(Exercise)
Retype the stretch of records from the line containing "Considering white building" through the line containing "21031 millimetres" with no changes, and omit the pictures from your answer.

_____

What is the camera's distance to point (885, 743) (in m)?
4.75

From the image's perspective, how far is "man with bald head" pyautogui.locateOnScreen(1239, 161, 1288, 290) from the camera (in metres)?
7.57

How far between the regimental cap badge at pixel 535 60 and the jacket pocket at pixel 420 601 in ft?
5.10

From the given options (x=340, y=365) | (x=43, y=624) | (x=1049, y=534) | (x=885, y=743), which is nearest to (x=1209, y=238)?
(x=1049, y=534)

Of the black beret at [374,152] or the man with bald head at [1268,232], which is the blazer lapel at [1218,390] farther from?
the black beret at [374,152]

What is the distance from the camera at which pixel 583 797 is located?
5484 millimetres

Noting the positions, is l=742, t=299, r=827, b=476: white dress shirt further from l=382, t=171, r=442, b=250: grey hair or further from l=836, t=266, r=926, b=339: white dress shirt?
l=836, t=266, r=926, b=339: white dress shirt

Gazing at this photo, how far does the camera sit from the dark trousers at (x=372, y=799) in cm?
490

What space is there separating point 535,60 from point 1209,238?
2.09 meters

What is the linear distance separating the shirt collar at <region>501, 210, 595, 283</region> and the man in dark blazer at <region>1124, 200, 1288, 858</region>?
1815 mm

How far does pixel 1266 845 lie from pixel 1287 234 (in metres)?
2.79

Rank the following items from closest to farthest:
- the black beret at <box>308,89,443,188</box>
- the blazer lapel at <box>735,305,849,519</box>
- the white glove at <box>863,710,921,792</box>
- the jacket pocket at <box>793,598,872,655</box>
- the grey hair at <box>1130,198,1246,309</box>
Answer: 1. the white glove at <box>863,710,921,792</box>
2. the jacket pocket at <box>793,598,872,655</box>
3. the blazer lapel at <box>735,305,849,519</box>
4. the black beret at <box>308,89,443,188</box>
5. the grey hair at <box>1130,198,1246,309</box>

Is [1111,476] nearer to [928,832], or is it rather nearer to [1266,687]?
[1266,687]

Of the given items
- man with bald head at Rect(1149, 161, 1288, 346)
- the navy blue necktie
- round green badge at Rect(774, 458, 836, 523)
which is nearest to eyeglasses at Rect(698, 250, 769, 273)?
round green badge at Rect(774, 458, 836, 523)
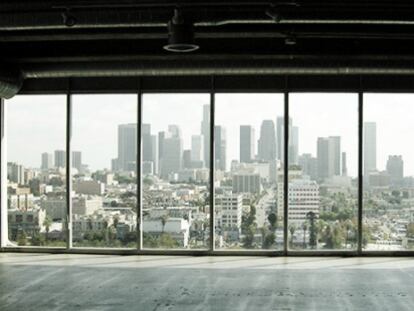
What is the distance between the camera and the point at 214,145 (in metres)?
11.7

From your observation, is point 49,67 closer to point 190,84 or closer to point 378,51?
point 190,84

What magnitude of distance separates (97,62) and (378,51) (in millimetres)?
4167

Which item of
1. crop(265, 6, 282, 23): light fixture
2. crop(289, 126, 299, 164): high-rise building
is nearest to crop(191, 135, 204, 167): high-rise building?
crop(289, 126, 299, 164): high-rise building

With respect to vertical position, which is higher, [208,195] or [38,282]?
[208,195]

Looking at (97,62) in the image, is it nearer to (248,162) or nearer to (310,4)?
(248,162)

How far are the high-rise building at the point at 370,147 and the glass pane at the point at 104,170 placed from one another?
4006mm

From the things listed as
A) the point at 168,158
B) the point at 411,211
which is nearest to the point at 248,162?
the point at 168,158

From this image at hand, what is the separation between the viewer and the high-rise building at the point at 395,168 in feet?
38.2

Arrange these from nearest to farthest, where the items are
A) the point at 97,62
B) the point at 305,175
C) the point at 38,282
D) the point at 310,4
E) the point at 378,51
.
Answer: the point at 310,4, the point at 38,282, the point at 378,51, the point at 97,62, the point at 305,175

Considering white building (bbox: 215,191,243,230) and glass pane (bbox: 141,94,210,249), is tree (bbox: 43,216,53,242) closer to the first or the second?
glass pane (bbox: 141,94,210,249)

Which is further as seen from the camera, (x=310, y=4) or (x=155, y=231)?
(x=155, y=231)

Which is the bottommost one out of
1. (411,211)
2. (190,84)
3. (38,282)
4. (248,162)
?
(38,282)

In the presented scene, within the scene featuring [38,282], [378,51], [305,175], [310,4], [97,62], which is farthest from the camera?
[305,175]

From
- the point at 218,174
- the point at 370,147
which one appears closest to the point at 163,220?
the point at 218,174
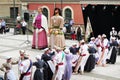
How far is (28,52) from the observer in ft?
61.0

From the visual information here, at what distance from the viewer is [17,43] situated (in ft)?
71.1

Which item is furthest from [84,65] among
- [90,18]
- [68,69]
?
[90,18]

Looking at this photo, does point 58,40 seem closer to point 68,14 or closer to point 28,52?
point 28,52

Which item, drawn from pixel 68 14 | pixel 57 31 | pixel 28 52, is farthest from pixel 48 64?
pixel 68 14

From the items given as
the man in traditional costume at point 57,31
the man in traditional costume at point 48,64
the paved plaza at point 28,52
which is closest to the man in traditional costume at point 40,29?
the paved plaza at point 28,52

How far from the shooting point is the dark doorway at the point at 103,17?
21031 millimetres

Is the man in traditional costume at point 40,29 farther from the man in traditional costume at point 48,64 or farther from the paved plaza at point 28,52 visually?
the man in traditional costume at point 48,64

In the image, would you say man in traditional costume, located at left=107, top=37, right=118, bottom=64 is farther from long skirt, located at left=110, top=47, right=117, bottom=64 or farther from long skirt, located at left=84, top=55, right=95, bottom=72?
long skirt, located at left=84, top=55, right=95, bottom=72

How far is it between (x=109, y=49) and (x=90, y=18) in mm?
5408

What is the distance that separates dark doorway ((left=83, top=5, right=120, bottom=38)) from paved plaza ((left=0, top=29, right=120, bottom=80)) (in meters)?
1.96

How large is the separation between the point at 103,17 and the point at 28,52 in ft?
17.3

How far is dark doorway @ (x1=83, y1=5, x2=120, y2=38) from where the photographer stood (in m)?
21.0

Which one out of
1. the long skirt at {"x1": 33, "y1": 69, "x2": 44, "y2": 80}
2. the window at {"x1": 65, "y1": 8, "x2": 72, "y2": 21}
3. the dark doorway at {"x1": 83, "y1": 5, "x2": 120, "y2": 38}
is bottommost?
the long skirt at {"x1": 33, "y1": 69, "x2": 44, "y2": 80}

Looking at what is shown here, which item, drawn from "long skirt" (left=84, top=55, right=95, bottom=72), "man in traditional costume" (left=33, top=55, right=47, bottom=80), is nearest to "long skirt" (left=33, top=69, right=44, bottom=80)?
"man in traditional costume" (left=33, top=55, right=47, bottom=80)
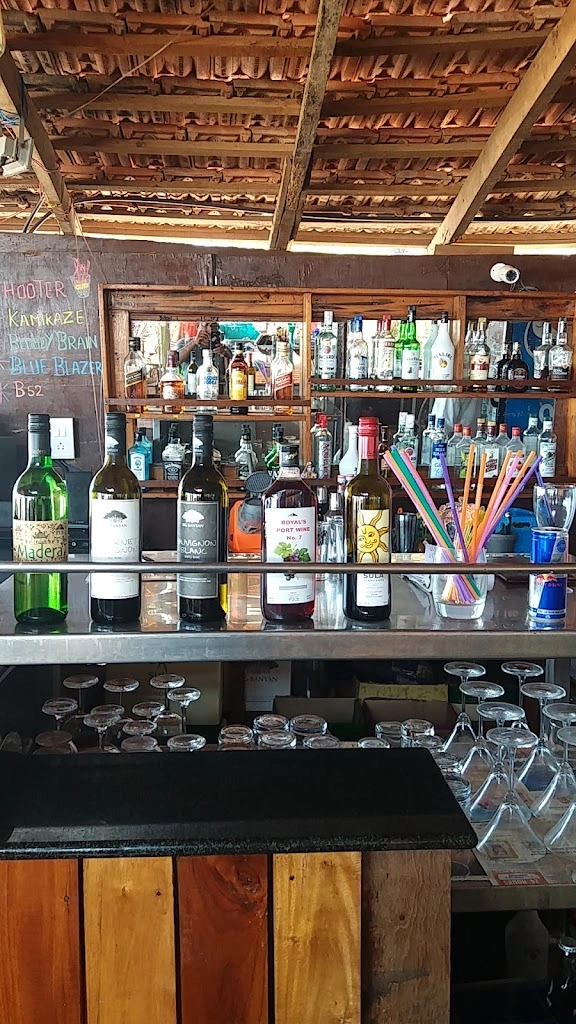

_____

(Correct output)
Considering white building (bbox: 215,191,243,230) and glass pane (bbox: 141,94,210,249), is tree (bbox: 43,216,53,242) closer to the first or the second?
glass pane (bbox: 141,94,210,249)

Which is further as seen from the camera, (x=310, y=4) or (x=155, y=231)?
(x=155, y=231)

Which is the bottommost one out of
1. (411,211)
2. (190,84)
3. (38,282)
4. (248,162)
?
(38,282)

In the presented scene, within the scene featuring [38,282], [378,51], [305,175], [310,4], [97,62], which is farthest from the camera?
[305,175]

From
- the point at 218,174
- the point at 370,147
which one appears closest to the point at 163,220?
the point at 218,174
How far is (28,52) from the observer in ft?
61.0

From the visual information here, at what distance from the viewer is [17,43] situated (in ft)?
71.1

Which item is furthest from [84,65] among
- [90,18]
- [68,69]
?
[90,18]

Looking at this photo, does point 58,40 seem closer to point 68,14 or closer to point 28,52?
point 28,52

Which item, drawn from pixel 68 14 | pixel 57 31 | pixel 28 52, is farthest from pixel 48 64?
pixel 68 14

From the items given as
the man in traditional costume at point 57,31
the man in traditional costume at point 48,64
the paved plaza at point 28,52
which is closest to the man in traditional costume at point 40,29?
the paved plaza at point 28,52

How far from the shooting point is the dark doorway at the point at 103,17?
21031 millimetres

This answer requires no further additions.